__RECORDS SHOWN__.

┌──

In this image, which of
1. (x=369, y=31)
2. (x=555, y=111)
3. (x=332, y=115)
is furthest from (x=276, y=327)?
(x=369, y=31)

└──

__YOUR GOAL__.
Retype the material above line for line, with no changes.

__EXERCISE SOLUTION__.
In this image, which of
1. (x=369, y=31)
2. (x=555, y=111)
3. (x=332, y=115)
is furthest from (x=276, y=327)?
(x=369, y=31)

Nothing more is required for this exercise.